During the coronavirus crisis, there has been a lot of lamentation about people having to keep their distance from others they meet in supermarkets, playgrounds or on the streets. Unfortunately, the easiest way to avoid people is currently blocked. This means traveling, which must be avoided as long as no hotels are open and the hospitality industry has to get back on its feet.
Travel is one of the great pleasures of human beings, as everyone knows for themselves and can be historically proven by the fact that with the advent of the railroad, "Europe was in a state of permanent movement", as the Scottish "Edinburgh Review" noted around 1860, when for the first time not only all capital cities but also smaller towns could be reached by rail. As a result, not only did tourists arrive en masse, which even Theodor Fontane complained about - "The whole world travels these days". It also gave rise to the tourism industry, which led to crowds of people being dragged to so-called sights and staring at their guidebooks, just as they do today with their iPhones.

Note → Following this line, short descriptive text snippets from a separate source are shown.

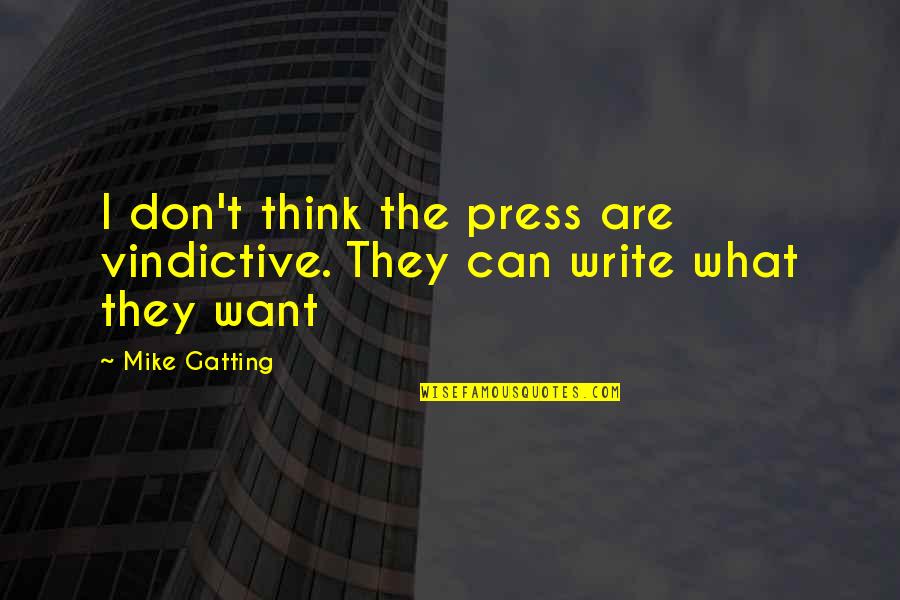 I Can T Write Quotes By Mike Gatting: I don't think the press are vindictive. They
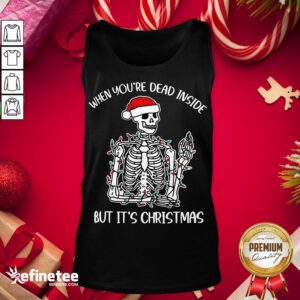 Original When You'Re Dead Inside But It'S Chirstmas Tank-Top - Design By Refinetee.com
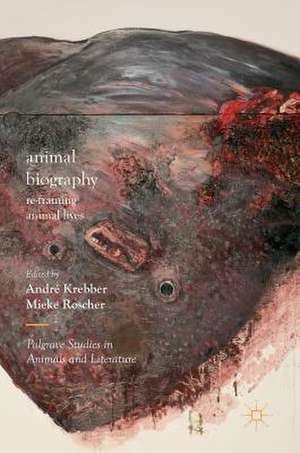 Animal Biography: Re-framing Animal Lives de André Krebber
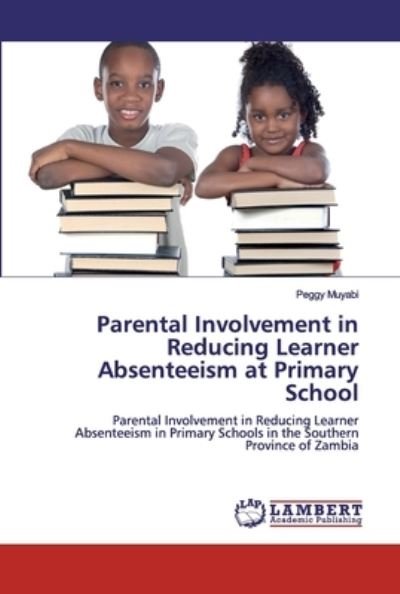 Cover for Muyabi · Parental Involvement in Reducing (Buch) (2019)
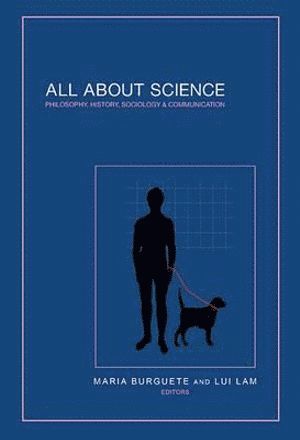 All About Science: Philosophy, History, Sociology & Communication 1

Fontane found this behavior "idiotic", especially when tourists had "doing Europe" on their itinerary and only ticked off what their brochures listed. However, this view of human culture can and must be supplemented by the fact that in the years of the first mass travels, the first pioneers of a new science emerged, which was called anthropology and which was not just about what a person is, but about how everyone becomes the special person that he or she is. The first anthropologists traveled the world and visited foreign peoples, for example in Polynesia, in order to use their field research to overcome the old philosophical conviction of an unchanging type that can be seen in a person and to show the opposite, namely that members of the Homo sapiens species have a fluid and adaptable culture and can form throughout their lives. This is why they started traveling as soon as the technical possibilities were available. Humans can have the goal of finding themselves. But obviously they don't get there. That's not a bad thing. On the contrary. It is man's good fortune.